In many parts of Greece on August 9, the fierce winds weakened, so the fires were not fanned further. The breather for emergency workers is likely to be short-lived, however, as another heat wave with temperatures of over 40 degrees is on its way — with the potential to worsen the situation.
Forest fires have been raging in Greece for weeks, to the north of Athens and on the island of Euboea in particular. While firefighters are slowly getting a grip on the flames on the mainland, the fires are still blazing on the island of Euboea and also on the Peleponnese Peninsula. But, even in areas where the situation seems to have calmed down, individual embers can quickly reignite. Many people have lost everything. "This was a paradise, with rare trees, peacocks and game," a resident smudged with ashes told a DW correspondent. "Look at it now, a moonscape, everything burned."
Fires in Greece are not unusual during hot summers, but the scale of the 2021 fires is. According to the European Forest Fire Information System (EFFIS), almost twice as many forests had gone up in flames in Greece by August 5 as the average for the years 2008 to 2020. In addition to climate change, the reasons for the destructive flames are complex and often man-made: a carelessly tossed cigarette that smolders on the dry ground, glass shards from a broken bottle that work like magnifying glasses.
World on fire
Some of the fires are said to have been started deliberately to make room for new houses. Severe heat additionally fuels the flames in the truest sense of the word.

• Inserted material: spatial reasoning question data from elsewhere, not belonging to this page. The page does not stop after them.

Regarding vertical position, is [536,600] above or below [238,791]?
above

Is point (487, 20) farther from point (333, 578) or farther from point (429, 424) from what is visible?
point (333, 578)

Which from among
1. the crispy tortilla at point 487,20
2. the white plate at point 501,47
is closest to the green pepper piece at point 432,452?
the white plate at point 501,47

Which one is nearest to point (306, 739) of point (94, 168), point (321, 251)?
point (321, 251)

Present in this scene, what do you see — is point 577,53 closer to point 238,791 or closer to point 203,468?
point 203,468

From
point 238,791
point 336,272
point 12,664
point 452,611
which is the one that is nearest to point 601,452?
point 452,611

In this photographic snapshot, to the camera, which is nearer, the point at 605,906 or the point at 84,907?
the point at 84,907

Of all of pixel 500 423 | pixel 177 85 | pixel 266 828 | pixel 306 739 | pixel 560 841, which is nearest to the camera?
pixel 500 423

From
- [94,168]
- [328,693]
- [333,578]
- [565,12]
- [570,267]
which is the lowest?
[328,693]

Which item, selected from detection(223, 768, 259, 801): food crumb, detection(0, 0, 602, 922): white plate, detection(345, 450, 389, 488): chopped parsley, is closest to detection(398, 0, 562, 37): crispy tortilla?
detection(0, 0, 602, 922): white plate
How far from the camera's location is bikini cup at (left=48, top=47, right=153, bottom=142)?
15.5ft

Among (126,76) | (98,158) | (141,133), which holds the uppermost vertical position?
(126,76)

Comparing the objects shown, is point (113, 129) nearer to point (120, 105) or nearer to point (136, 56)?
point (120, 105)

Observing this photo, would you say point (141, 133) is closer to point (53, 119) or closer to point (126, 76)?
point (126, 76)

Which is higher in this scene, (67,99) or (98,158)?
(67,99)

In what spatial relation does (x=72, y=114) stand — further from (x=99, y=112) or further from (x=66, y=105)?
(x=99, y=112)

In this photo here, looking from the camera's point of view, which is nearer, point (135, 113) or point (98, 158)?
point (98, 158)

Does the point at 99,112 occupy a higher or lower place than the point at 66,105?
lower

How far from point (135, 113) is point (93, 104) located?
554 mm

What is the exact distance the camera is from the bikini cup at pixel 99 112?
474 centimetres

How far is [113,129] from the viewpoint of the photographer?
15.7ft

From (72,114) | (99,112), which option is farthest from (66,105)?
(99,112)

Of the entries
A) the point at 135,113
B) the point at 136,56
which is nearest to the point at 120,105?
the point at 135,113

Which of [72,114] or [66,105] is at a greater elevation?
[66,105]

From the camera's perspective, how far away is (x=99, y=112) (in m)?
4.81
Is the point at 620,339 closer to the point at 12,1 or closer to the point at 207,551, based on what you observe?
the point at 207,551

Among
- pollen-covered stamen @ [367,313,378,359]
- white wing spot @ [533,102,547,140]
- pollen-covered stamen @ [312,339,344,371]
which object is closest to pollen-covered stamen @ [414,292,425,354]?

Droughts, fires and floods are making life increasingly difficult in many regions of the world. Firefighters in Mediterranean nations including Italy, Turkey, North Macedonia, Bulgaria and the Balkans have also been trying to contain the fires for weeks. Turkish President Recep Tayyip Erdogan called the fires the worst in his country's history.
Fires are raging on the U.S. West Coast, in Canada and in Russia, where the forestry protection agency has recorded about 240 fires on about 3.5 million hectares (8.65 million acres) on August 9 — an area as large as the German state of Baden-Württemberg. The Yakutia region is particularly affected. Smoke is drifting south, to the border with Mongolia. The wildfire smoke has meanwhile reached the North Pole, a first in recorded history, according to the U.S. space agency, NASA.
In Northern California emergency services are battling the Dixie Fire. With over 80,000 hectares burned, it is the second-largest fire in California history, authorities say. "It was like driving out of a war zone that you see in a movie," Tami Kugler, who fled Greenville and now lives in a tent at an evacuation station, told the AFP news agency. The historic Gold Rush-era town of Greenville was completely destroyed. Fires are not uncommon on the U.S. West Coast either, but the unrelenting heat has made the region particularly vulnerable to fire.
'Our future'
According to the latest Intergovernmental Panel on Climate Change report, extreme weather events such as droughts will become more frequent in the future. Climate researchers have long agreed that advancing global warming significantly increases the likelihood of extreme weather. Warmer air in the Mediterranean region, for instance, can cause the air to absorb more water vapor, which in turn falls to the ground in the form of heavy rains that can lead to severe flooding — which happened just recently in the German states of North Rhine-Westphalia and Rhineland-Palatinate, as well as in Belgium. "Extreme weather is now part of our future," Levke Caesar, a climate researcher at Maynooth University in Ireland, told DW .
China, India and Myanmar are also struggling with severe flooding. Days of rainfall led to severe flooding in the central Chinese province of Henan, many people died, and hundreds of thousands lost their homes. The monsoon in India was more severe than it had been for decades. More than 40 people were killed in a landslide alone. In Myanmar, too, people are fighting the murky floods. In Bangladesh, villages housing Rohingya refugees were flooded.
African countries are also battling floods. Lagos, Nigeria's economic hub, was flooded in July. The growing city's sewage system is inadequate. In South Sudan, about 90,000 people have been affected by flooding following heavy rains, the U.N. Office for the Coordination of Humanitarian Affairs (OCHA) announced a few days ago, prompting thousands of people to flee.